Firstly, this study was an open-label trial – that means that everyone involved in the study (both researchers and subjects) knew what drug they were taking. There was also no control group or control treatment for comparative analysis in the study. Given these conditions there is always the possibility that what some of the subjects were experiencing was simply a placebo effect. Indeed the lead scientist on the project, Dr Fernando Pagan, pointed out that “It is critical to conduct larger and more comprehensive studies before determining the drug’s true impact.”

In addition, according to Novartis (the producer of the drug), the current cost of Nilotinib is about $10,360 (£6,900) per month for the daily 800mg dose used for cancer treatment. Even if the dose used in this study was only 150 to 300 mg/daily, it would still make this treatment extremely expensive.

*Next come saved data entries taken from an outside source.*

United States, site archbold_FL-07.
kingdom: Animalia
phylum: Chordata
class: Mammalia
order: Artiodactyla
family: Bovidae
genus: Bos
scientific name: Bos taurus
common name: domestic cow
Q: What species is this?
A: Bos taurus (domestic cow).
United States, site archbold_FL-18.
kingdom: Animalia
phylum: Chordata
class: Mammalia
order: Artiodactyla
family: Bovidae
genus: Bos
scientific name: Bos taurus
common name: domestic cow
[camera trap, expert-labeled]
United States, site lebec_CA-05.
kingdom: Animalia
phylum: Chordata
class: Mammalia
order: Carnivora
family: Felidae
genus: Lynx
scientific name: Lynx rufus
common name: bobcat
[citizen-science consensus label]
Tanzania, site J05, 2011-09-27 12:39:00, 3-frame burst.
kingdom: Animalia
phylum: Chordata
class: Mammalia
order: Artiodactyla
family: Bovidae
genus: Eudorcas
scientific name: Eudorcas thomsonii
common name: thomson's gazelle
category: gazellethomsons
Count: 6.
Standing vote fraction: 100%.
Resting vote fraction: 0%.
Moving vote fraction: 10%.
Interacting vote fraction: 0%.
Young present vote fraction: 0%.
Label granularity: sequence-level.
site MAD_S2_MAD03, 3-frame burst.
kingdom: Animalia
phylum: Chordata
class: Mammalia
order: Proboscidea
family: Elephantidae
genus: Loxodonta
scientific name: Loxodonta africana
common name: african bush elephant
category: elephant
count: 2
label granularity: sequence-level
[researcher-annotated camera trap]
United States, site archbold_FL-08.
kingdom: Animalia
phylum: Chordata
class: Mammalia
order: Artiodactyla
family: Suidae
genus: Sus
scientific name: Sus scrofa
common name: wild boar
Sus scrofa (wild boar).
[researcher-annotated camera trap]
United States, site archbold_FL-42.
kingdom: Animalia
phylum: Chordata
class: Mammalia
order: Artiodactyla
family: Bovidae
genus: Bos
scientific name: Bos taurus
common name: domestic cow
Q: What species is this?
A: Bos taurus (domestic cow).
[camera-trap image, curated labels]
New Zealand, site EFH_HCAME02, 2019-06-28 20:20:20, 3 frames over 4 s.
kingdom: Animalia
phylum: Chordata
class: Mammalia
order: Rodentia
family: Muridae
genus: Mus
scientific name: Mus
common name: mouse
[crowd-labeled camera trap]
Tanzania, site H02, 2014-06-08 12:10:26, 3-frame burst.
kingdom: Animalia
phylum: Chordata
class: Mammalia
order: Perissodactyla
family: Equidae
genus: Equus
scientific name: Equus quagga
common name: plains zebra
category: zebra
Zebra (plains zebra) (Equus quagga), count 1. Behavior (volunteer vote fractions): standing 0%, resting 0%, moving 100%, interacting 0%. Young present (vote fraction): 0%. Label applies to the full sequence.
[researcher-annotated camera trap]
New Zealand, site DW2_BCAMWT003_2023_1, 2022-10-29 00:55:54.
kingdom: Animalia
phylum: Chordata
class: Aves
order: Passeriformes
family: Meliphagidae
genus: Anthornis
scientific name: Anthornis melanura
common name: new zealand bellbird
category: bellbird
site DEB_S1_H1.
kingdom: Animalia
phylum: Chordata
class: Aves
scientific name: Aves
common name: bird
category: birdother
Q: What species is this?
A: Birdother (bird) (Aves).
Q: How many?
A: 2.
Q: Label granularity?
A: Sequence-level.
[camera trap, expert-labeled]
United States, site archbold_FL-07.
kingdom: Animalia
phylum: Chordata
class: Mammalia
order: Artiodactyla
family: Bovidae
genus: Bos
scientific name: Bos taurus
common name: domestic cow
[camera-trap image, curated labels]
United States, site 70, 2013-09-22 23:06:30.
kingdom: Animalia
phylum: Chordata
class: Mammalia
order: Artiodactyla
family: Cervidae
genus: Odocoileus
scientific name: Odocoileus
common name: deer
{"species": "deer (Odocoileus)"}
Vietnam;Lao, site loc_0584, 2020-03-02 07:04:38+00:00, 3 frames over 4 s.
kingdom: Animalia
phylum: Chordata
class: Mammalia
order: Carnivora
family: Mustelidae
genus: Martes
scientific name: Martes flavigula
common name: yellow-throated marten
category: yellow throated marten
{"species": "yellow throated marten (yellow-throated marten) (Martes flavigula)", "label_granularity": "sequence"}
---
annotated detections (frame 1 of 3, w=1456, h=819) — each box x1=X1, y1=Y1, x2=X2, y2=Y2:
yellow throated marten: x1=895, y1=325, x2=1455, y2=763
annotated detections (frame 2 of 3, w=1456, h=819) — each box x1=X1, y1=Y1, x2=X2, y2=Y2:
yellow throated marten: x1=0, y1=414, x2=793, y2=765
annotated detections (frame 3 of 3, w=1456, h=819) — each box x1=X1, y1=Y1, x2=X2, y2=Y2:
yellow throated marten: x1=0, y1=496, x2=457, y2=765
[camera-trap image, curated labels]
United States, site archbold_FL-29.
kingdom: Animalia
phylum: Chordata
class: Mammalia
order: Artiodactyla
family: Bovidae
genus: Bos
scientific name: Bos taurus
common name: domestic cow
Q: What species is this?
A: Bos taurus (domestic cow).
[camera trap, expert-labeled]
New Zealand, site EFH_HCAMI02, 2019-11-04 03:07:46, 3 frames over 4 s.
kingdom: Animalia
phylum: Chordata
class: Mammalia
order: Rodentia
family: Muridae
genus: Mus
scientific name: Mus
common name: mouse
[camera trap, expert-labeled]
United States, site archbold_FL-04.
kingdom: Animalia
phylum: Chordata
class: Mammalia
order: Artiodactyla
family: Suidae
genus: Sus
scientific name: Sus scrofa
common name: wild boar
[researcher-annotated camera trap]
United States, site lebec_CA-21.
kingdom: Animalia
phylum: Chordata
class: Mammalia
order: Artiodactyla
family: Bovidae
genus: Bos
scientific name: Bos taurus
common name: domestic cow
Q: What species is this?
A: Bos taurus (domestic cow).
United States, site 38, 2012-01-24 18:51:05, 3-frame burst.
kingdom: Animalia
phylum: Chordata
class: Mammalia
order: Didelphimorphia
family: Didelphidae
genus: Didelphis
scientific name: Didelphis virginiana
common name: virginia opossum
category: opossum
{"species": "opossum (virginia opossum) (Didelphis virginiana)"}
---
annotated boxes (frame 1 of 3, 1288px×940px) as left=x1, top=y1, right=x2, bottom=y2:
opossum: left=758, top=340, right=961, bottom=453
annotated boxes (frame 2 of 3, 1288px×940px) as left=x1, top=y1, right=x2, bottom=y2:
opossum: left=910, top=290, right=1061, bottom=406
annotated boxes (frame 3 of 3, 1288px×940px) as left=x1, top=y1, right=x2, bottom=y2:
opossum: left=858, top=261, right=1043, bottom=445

Thirdly, Nilotinib has a number of adverse side-effects when used as an anti-cancer drug (at 800mg/day). These include headache, fatigue, nausea, vomiting, diarrhea, constipation, muscle/joint pain, skin issues, flu-like symptoms, and reduced blood cell count. It may not be the nicest of treatments to tolerate.

There are important reasons for optimism, however, with the results of this study:

In 2010, a group of researchers published a paper demonstrating the neuroprotective effects of another cancer drug very similar to Nilotinib. That drug was ‘Gleevec’

Title: Phosphorylation by the c-Abl protein tyrosine kinase inhibits parkin’s ubiquitination and protective function.
Authors: Ko HS, Lee Y, Shin JH, Karuppagounder SS, Gadad BS, Koleske AJ, Pletnikova O, Troncoso JC,Dawson VL, Dawson TM.
Journal: Proc Natl Acad Sci U S A. 2010 Sep 21;107(38):16691-6.
PMID: 20823226

And that Gleevec publication was followed up a couple of years ago with a second study demonstrating the neuroprotective effects of another Abl-inhibitor: Nilotinib!

Title: The c-Abl inhibitor, nilotinib, protects dopaminergic neurons in a preclinical animal model of Parkinson’s disease.
Authors: Karuppagounder SS, Brahmachari S, Lee Y, Dawson VL, Dawson TM, Ko HS
Journal: Sci Rep. 2014 May 2;4:4874.
PMID: 24786396

These studies provided a strong rationale for testing brain permeable c-Abl inhibitors as potential therapeutic agents for the treatment of PD. The phase 2 trial at Georgetown will be starting in early 2016 and we will be watching this trial very closely.